Tip #3: Start marketing now

It may seem counterintuitive to look for ways to grow your business when your business is seemingly growing on its own. But brand recognition doesn’t develop overnight. It takes a long time to build, and it’s much easier to start when times are good, rather than scrambling when the well dries up.

Reinvesting in your culture will make your staff more equipped to handle a broader range of business; ramping up marketing will help ensure that there’s more business for them to handle.

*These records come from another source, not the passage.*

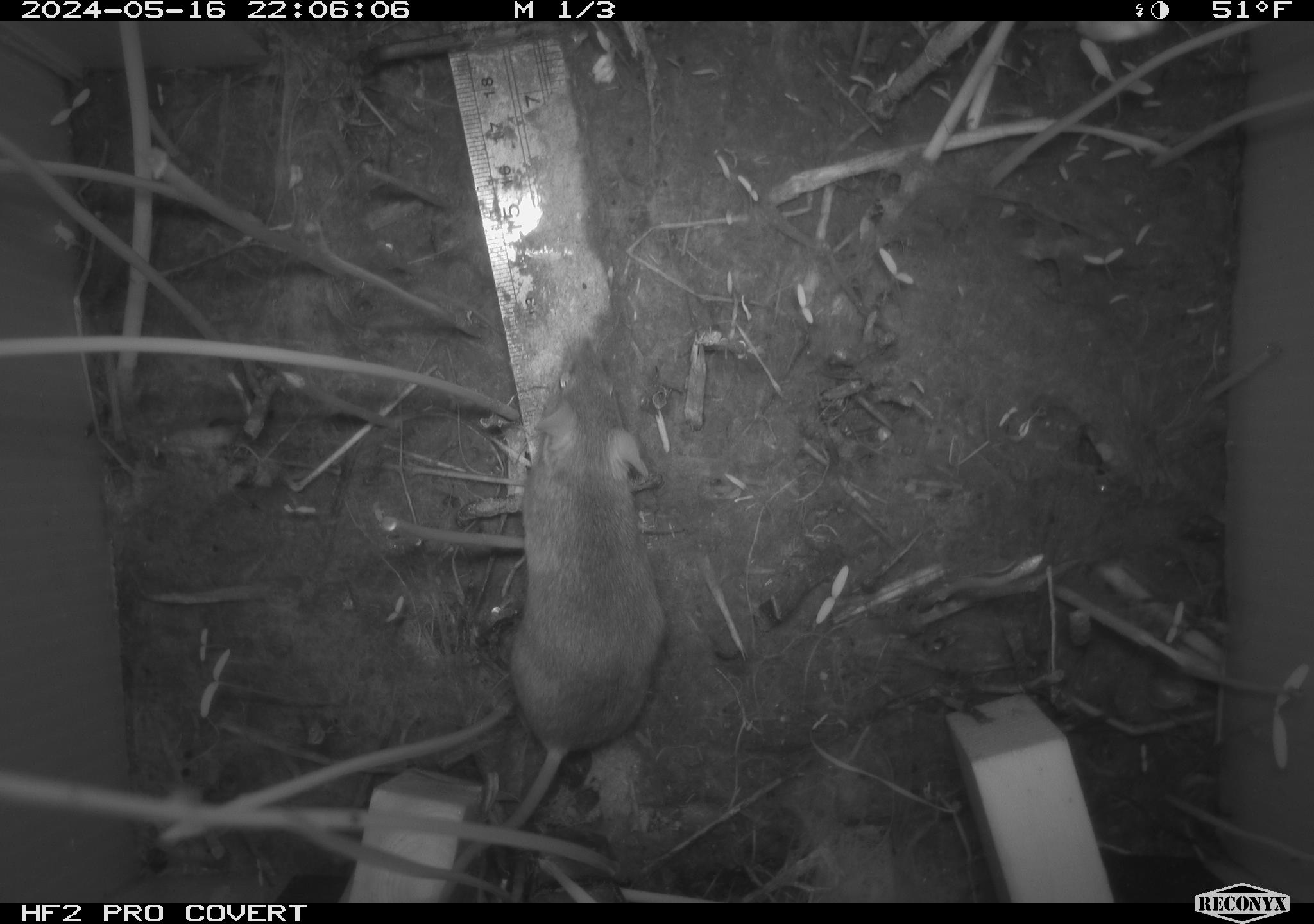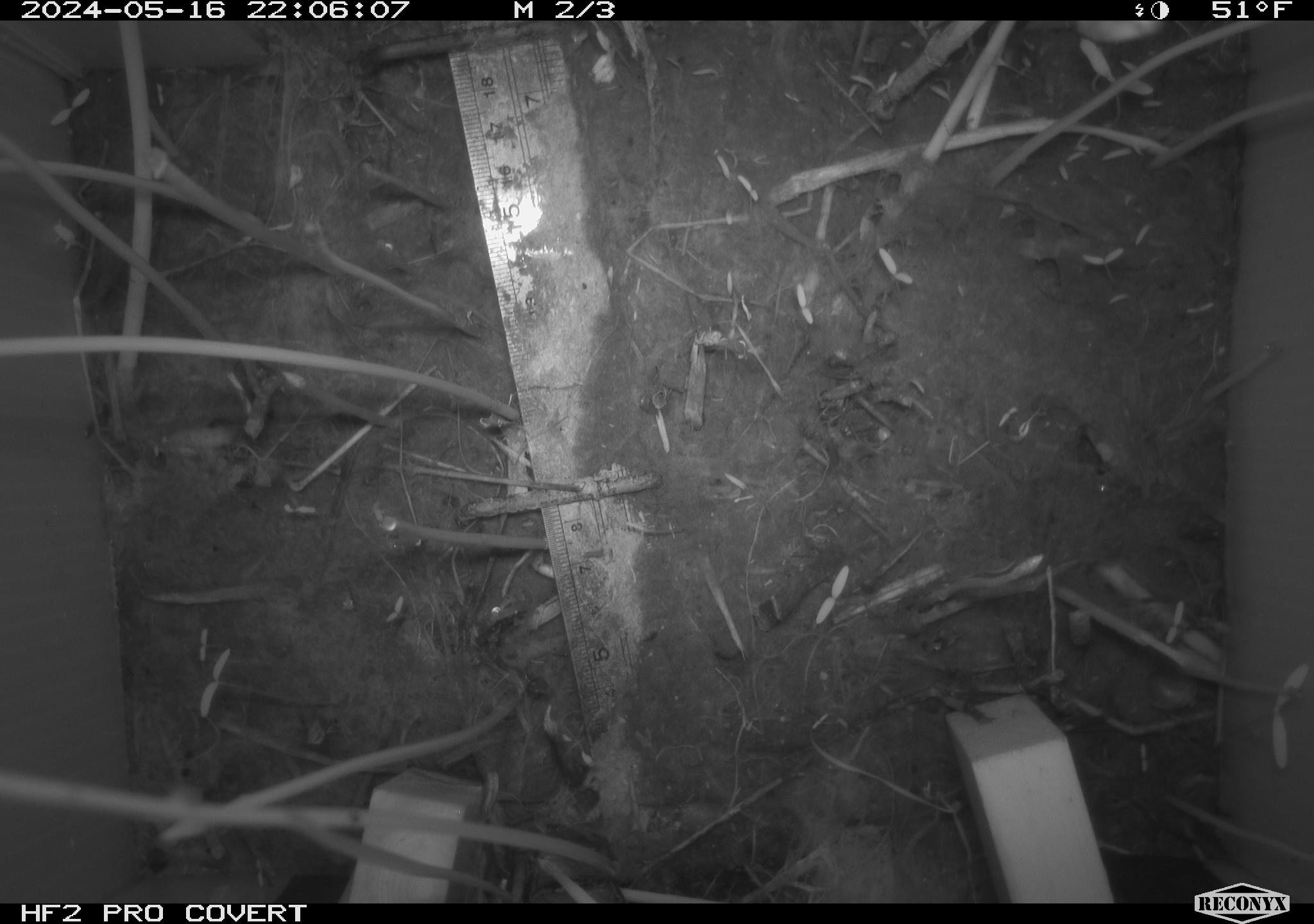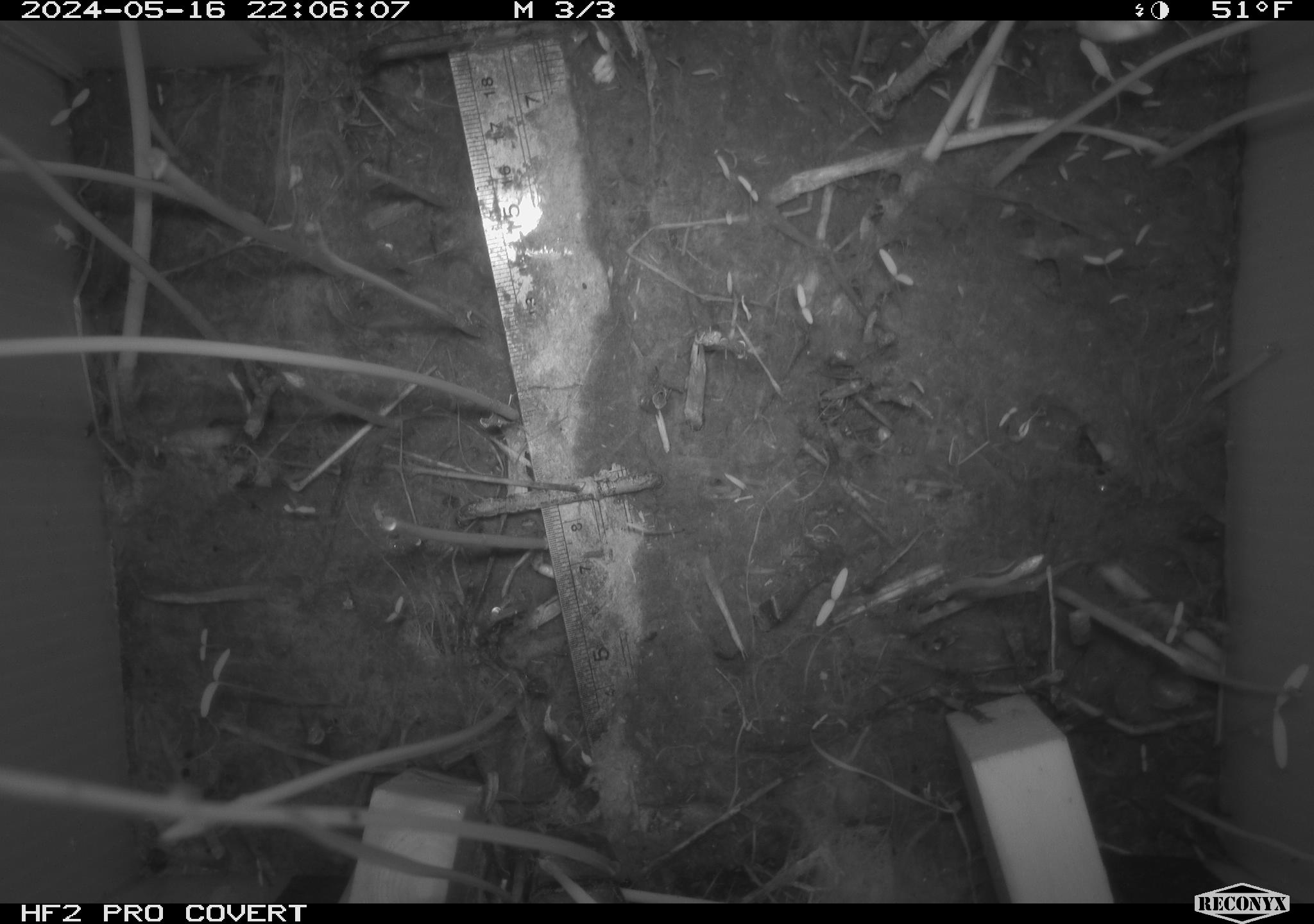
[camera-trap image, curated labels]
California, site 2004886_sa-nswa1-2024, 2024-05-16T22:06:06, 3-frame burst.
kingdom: Animalia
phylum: Chordata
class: Mammalia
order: Rodentia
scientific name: Rodentia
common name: mouse species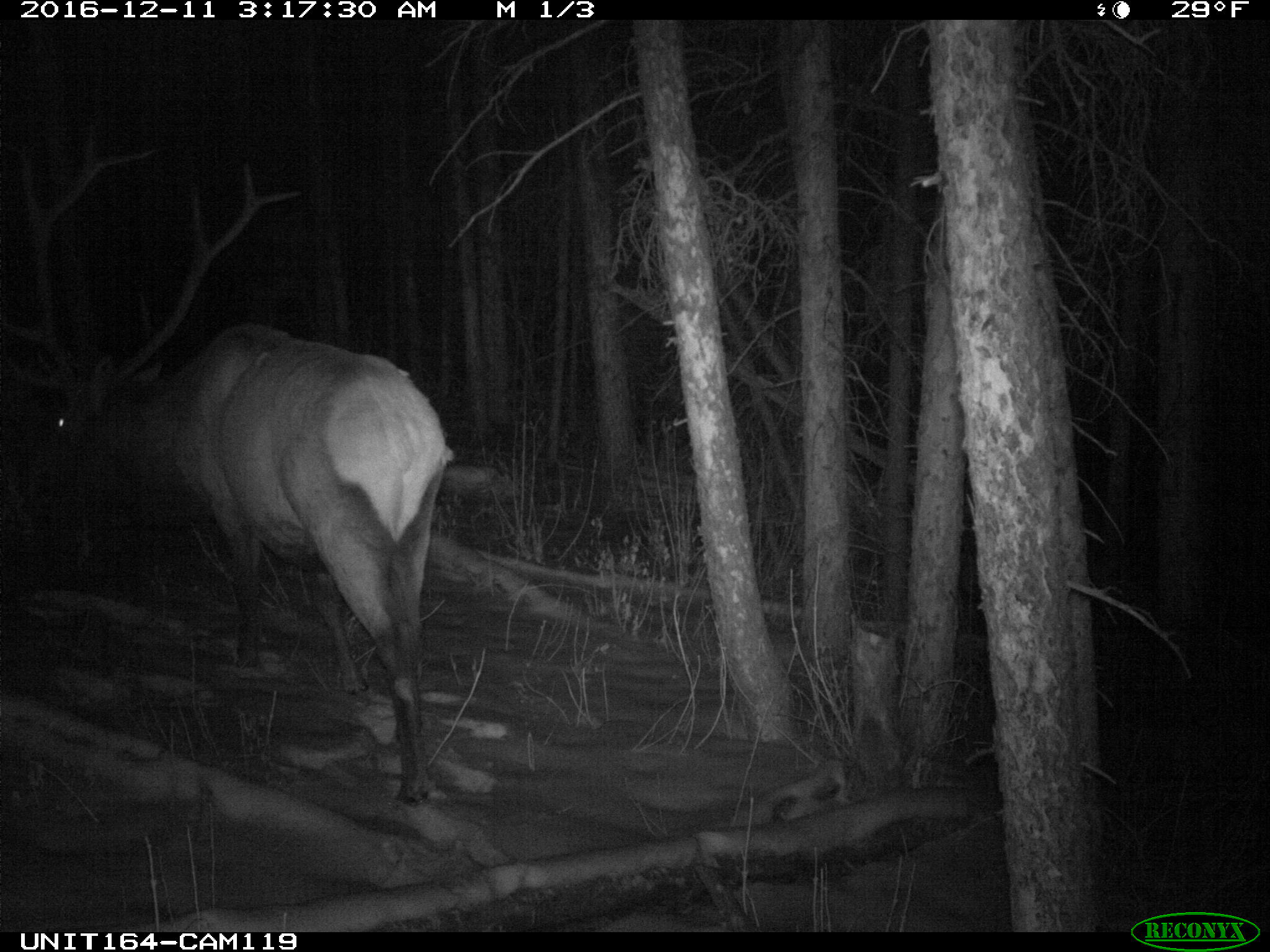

Many have viewed COVID-19 as a time to tighten marketing budgets. Take this as an opportunity to think and plan differently. Generate concepts for new marketing campaigns that will keep your brand top of mind — whether that’s through digital applications or social media. If you’ve partnered with a subservicer, go the extra mile to make sure your brand messages are strong. Think ahead to when refi slows, and orient your concepts toward purchases.

Unlike most investors, TMS offers co-branding, so that even after you’ve sold them your loan, your brand will remain top-of-mind for customers. When customers receive TMS’s industry-leading customer service, they’ll see your imprint and think of you. TMS is not competing with you — they’re making it more likely that, when it comes time to get another loan, customers will go back to the source of their happiness.

Live in the moment, but plan for the future

No one knows when it will happen, but we know exactly what will happen: Refis are going away and purchases will be here to stay. Be proactive now about balancing your lending diet, equipping your staff to handle a range of responsibilities and solidifying your brand’s presence in the marketplace. When winter comes and your competition is hibernating to sleep off the sugar crash, you’ll be running smoothly.

One last thing to consider (and you won’t hear this from many investors): In this topsy-turvy time, mortgage companies are raking in money and turning huge profits. This is great, on one level — but could have damaging tax implications.

If you’re a lender that can retain servicing, to avoid taking a huge hit during tax season, think about retaining your loans — not selling them. It will reduce the amount of profit on which you’re being taxed, and in the long run it will let you retain more of the revenue those loans generate.

Of course, this means you’ll have to rely on excellent servicing while the loans are retained. If you’re putting the future of those loans in the hands of a servicer or subservicer, make sure they’re as good as TMS.